■ WHAT YOU SHOULD DO ■
Transcribe the part of the passage on sensory receptors and pain pathways starting at "Other sensory receptors" and ending at "increased mechanical itch.".

Other sensory receptors in the skin include Merkel’s discs, Messner’s corpuscles and Ruffini’s endings. They are sensitive to various types of touch. For example, Merkel discs detect texture and sharp edges. Physical stimulation of Merkel cells leads to release of %-HT, activating 5HT3 and 5HT2 receptors on A-beta fibres leading to depolarisation. Merkel cells also protect against innocuous mechanical itch via stretch-activated Piezo2 channels. Reduced Merkel cells in old age or dry skin cause decreased light touch sensing and increased mechanical itch.
Receptors for pain, temperature and body position are slowly adapting, allowing for continual awareness and response. Some mechanoreceptors are rapidly adapting so that ‘unimportant’ information can be ignored.

The dorsal column system responds to fine touch, pressure and proprioception. The spinothalamic system responds to pain, temperature and coarse touch. Decussation takes place, where the pathways cross to the opposite side from which the stimulus was experienced. This means sensory information is processed on the opposite site of the brain. Sensations which are to be consciously experienced are sent to the post-central gyrus via 3rd order neurons.
Number of neurons controlling each area of the body varies massively. The largest proportions control the hands and lips/face etc.
The two types of nociceptor are A-delta and C fibres. A-delta are myelinated and transmit sensations of fast, sharp pain. C fibres are unmyelinated and transmit sensations of slow, dull aching pain. Polymodal nociceptors are activated by high intensity mechanical, chemical and thermal stimuli and the fibres are C fibres.
Stimuli activate nociceptors which send action potentials down afferent neurons to the spinal cord. At the pre-synaptic axon terminal, substance P is released from the afferent neuron and a new action potential is created in a second order neuron. This is the spinothalamic pathway.
Referred pain is where pain is received to come from a different part of the body from where the pain signals are generated eg someone experiencing a heart attack may feel pain/discomfort in the arm, back or neck region. This is because the sensory receptors enter the same neuropathways.

■ RECORD EXTRACTS ■
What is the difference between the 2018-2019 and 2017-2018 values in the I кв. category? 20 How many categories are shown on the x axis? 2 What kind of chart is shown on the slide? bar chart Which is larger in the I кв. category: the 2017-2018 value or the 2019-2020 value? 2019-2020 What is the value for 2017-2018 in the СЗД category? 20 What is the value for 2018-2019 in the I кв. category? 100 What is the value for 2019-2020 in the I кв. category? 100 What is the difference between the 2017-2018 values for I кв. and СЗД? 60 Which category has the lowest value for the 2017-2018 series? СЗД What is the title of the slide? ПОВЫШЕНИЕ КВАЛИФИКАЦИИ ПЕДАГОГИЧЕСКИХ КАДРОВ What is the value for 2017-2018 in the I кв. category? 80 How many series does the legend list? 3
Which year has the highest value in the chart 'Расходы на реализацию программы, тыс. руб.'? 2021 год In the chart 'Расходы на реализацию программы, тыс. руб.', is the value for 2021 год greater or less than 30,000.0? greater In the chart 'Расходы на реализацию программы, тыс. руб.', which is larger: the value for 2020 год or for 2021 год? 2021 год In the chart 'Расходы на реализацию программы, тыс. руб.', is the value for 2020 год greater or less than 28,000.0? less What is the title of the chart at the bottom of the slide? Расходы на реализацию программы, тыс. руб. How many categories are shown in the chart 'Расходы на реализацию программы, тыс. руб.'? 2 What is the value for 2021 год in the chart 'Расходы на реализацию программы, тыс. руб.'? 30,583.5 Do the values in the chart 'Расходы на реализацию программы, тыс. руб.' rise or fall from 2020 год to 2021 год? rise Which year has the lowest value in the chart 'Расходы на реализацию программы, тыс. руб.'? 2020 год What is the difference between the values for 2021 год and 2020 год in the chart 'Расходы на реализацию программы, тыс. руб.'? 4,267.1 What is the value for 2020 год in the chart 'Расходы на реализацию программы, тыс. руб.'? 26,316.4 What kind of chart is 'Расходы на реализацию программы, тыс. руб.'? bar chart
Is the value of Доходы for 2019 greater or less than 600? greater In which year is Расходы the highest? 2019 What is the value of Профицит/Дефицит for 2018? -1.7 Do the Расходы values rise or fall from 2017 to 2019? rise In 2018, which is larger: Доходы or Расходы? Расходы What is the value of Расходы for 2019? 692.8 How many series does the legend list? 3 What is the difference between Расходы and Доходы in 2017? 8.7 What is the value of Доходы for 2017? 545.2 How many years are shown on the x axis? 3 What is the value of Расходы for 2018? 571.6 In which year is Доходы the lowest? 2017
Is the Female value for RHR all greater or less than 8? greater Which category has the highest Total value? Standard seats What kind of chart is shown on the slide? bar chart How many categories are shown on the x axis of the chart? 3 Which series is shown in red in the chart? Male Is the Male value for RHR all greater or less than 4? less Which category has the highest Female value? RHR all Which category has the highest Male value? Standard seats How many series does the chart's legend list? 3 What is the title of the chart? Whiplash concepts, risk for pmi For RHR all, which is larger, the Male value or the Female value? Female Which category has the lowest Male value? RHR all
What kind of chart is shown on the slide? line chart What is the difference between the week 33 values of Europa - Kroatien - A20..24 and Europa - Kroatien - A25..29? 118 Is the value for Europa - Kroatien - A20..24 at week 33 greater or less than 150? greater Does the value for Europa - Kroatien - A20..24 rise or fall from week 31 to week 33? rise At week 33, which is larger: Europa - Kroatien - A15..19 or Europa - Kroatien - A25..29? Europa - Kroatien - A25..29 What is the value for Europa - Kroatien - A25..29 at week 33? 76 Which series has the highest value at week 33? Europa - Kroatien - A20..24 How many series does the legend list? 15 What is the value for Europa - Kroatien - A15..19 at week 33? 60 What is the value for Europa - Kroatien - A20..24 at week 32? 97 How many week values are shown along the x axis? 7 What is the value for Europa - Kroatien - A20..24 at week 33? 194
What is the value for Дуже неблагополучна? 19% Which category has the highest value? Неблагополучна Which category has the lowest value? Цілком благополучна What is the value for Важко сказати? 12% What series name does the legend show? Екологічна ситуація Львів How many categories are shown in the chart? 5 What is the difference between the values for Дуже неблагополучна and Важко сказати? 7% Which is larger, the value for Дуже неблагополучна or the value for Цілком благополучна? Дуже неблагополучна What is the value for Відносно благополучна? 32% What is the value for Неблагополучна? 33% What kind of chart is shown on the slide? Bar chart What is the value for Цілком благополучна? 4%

■ ANSWER TO THIS TASK ■
Other sensory receptors in the skin include Merkel’s discs, Messner’s corpuscles and Ruffini’s endings. They are sensitive to various types of touch. For example, Merkel discs detect texture and sharp edges. Physical stimulation of Merkel cells leads to release of %-HT, activating 5HT3 and 5HT2 receptors on A-beta fibres leading to depolarisation. Merkel cells also protect against innocuous mechanical itch via stretch-activated Piezo2 channels. Reduced Merkel cells in old age or dry skin cause decreased light touch sensing and increased mechanical itch.